APPEAL from an order of the Superior Court of Los Angeles County, Daniel Juarez, Judge. Reversed and remanded with directions. Braunstein & Braunstein, Clark Anthony Braunstein and Annie Berlin for Defendants and Appellants. Wright Kim Douglas and Jeffrey S. Cohen for Plaintiff and Respondent. __________________________

In 2011 Ya-Ching Tung established the Tung Trust, a revocable living trust, designating as successor beneficiaries her three children—son Lin-Chuan Yeh and daughters Lin-Chia Yeh and Lillian Gaecke.1 Lin-Chuan died in July 2016 and is survived by his three children, Nicholas, Savannah, and Joyce (the Yeh children). After Tung died in May 2019, Gaecke, as temporary successor trustee of the Tung Trust, filed a petition in the probate court seeking a determination that the transfer of trust property to Lin-Chuan failed because he had predeceased Tung. Over the opposition of the Yeh children, the court granted Gaecke’s motion for summary adjudication, finding California’s antilapse statute, codified in Probate Code section 21110,2 did not apply to preserve the transfer of property to Lin-Chuan under the trust for the benefit of the Yeh children. On appeal, the Yeh children contend the probate court erred in finding the antilapse statute did not apply. California’s antilapse statute provides that if the transferee under an instrument (including a trust or will) predeceases the transferor, if certain conditions are met, including that the instrument does not express a contrary intention, the transferee’s issue (lineal descendants) stand in the shoes of the transferee

1 We refer to family members who use the Yeh surname by their given names. 2 Further undesignated statutory references are to the Probate Code.

2 and receive the benefit of the transfer.3 The antilapse statute prevents the unintended disinheritance of descendants of a transferee by creating a presumption that the transferor intended for the descendants to receive the transfer under the instrument in place of a transferee who has died by the time of the transfer.
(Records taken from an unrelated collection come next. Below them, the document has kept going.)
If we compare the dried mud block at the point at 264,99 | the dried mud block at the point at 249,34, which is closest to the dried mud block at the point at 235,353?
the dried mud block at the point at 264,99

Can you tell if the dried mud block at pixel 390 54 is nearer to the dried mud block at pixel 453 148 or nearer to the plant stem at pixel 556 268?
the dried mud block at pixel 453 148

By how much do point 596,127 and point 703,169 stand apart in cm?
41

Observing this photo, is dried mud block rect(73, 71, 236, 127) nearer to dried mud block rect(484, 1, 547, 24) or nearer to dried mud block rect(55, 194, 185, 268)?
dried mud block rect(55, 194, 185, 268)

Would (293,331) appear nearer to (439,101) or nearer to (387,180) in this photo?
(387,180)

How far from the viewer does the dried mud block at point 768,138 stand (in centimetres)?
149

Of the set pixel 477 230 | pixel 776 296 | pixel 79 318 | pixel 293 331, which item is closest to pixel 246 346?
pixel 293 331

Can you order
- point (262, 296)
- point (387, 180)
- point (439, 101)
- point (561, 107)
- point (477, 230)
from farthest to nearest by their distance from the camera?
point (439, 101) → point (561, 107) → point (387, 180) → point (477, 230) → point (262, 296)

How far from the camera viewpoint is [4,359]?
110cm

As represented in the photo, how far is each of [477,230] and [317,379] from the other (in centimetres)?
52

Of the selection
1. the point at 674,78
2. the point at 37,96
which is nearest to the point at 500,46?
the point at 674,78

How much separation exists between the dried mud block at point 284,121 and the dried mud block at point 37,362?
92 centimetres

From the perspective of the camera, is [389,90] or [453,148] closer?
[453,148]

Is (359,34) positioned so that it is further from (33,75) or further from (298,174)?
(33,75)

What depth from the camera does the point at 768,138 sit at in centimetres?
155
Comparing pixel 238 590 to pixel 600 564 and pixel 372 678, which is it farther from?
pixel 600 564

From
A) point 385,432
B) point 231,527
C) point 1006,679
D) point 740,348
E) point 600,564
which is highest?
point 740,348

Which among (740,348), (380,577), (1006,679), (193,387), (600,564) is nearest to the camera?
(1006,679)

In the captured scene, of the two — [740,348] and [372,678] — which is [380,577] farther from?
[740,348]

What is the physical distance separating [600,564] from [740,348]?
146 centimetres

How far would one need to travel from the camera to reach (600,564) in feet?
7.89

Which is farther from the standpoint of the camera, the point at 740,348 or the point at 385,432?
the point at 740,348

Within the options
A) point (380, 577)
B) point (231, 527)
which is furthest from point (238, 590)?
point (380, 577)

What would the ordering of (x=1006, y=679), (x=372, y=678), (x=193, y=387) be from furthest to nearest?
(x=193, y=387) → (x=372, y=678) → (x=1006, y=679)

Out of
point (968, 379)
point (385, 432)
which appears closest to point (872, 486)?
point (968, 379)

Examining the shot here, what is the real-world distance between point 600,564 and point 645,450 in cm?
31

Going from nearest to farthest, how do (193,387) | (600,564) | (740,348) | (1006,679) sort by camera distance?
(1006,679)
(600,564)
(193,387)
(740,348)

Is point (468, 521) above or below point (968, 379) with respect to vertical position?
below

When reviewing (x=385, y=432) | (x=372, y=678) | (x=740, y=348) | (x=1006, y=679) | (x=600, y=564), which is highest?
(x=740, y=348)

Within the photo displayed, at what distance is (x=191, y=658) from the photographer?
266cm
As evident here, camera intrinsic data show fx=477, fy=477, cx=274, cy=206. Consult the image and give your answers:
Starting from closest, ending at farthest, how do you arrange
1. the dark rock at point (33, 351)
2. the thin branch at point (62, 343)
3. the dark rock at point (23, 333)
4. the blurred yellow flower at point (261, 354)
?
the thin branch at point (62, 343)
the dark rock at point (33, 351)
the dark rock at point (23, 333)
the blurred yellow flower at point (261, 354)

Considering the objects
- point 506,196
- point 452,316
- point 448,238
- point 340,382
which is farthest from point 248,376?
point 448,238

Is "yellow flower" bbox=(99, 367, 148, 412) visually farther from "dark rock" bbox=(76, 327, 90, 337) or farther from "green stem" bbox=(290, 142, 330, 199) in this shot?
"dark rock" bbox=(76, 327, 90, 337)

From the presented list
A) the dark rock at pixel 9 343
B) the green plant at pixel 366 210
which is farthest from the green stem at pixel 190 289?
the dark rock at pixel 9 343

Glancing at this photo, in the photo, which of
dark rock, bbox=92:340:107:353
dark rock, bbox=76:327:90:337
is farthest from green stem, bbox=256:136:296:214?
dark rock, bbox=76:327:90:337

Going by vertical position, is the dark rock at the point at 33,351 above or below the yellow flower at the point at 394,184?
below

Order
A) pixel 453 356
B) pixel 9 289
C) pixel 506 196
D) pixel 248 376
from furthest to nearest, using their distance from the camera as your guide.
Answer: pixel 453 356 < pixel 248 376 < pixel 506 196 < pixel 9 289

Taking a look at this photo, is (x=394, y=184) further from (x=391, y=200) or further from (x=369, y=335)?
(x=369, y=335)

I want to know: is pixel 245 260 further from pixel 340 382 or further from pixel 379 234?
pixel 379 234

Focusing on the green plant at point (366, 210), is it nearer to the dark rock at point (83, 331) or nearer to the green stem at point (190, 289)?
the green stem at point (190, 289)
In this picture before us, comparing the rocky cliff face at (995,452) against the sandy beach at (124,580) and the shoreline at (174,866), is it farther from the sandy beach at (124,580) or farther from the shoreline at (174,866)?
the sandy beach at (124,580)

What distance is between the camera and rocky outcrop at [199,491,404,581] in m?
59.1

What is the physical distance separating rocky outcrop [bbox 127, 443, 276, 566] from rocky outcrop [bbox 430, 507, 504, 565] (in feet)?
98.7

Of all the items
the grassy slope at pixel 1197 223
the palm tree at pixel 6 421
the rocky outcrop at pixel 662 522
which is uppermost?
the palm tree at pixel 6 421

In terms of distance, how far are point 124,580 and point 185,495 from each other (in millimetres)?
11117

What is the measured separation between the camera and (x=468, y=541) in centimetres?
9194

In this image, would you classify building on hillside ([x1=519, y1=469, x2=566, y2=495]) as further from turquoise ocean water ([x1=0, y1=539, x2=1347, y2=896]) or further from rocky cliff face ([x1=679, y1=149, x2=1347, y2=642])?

If the antilapse statute does not apply, the transfer under the trust fails, and the distribution under the instrument is made under the laws of intestacy. We agree with the Yeh children that the probate court erred in finding the Tung Trust expressed a “contrary intention” to override application of the antilapse statute under section 21110, subdivision (b). The trust provided that if a person named in the trust failed to survive the transferor (Tung) for 30 days, “the person shall be considered to have predeceased the settlor.” What the trust did not say is that if the person named in the trust failed to survive Tung for 30 days, the person would not receive the gift under the trust. In the absence of clear language indicating Tung’s contrary intention to disinherit Lin-Chuan’s issue (the Yeh children), the antilapse statute applied. We therefore reverse the order granting Gaecke’s motion for summary adjudication and direct the court to enter a new order denying the motion.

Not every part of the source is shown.